:: REQUIRED TASKS ::
1. In the online dating article, what share of Americans have used an online dating site or mobile dating app?
2. Decide whether each statement below agrees with the online dating article, answering yes or no and quoting the deciding words: (a) Singles 50 and older are the largest group searching online for a potential mate. (b) The woman who spoke to FoxNews.com is a mother of two. (c) The experts' most important recommendation is to trust your gut.

:: EXCERPTED PASSAGE ::
↓

There was a time when online dating carried a negative stigma. Over the years, however, using the Internet to find your future mate has become commonplace. One in ten Americans have used an online dating site or mobile dating app, according to a 2013 PEW Research study, and the largest group searching online for a potential mate are singles 50 and older. But unlike tech-savvy 20- and 30-something online daters, the plus-50s are less aware of the perils that lurk on the web.

One member of that group, who asked that her identity be withheld, is a recently divorced 51-year-old mother of three who told FoxNews.com how she met a man on a popular dating website – but that in a matter of a few days, their online courtship went offline.

The most important recommendation from the relationships experts to stay safe from digital heartbreak or financial ruin is to trust your gut.

“At first, we went out to public places, and it wasn’t until after he spent the weekend at my house that he revealed he was living on his friend’s couch,” she said. “This man was over 50. He made himself very comfortable, very fast. I broke it off. He stayed in my house and I didn’t want him to. He was smoking a joint in my bathroom. He lied about everything.

↑

:: Collected data entries ::
↓

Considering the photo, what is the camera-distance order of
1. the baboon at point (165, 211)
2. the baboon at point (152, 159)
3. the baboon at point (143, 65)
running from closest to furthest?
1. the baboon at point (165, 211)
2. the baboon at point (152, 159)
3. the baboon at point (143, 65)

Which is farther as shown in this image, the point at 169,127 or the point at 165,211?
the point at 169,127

↑
↓

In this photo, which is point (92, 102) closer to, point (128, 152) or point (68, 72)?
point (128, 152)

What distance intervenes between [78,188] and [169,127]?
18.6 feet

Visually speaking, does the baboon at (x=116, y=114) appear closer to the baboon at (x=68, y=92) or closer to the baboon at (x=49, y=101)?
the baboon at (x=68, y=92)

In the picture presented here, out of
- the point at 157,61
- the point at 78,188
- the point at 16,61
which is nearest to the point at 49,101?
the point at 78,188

↑
↓

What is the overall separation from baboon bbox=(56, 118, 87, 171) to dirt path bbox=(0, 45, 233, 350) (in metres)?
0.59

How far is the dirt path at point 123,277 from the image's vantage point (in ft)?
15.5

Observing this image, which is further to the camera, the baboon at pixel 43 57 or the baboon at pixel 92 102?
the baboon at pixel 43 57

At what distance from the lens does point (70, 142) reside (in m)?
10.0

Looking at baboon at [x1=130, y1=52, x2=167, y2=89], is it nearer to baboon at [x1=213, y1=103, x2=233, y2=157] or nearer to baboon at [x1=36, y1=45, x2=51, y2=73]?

↑

:: ANSWER SECTION ::
1. One in ten, according to a 2013 PEW Research study.

2.
(a) Yes: "the largest group searching online for a potential mate are singles 50 and older."
(b) No: "a recently divorced 51-year-old mother of three."
(c) Yes: "The most important recommendation from the relationships experts to stay safe from digital heartbreak or financial ruin is to trust your gut."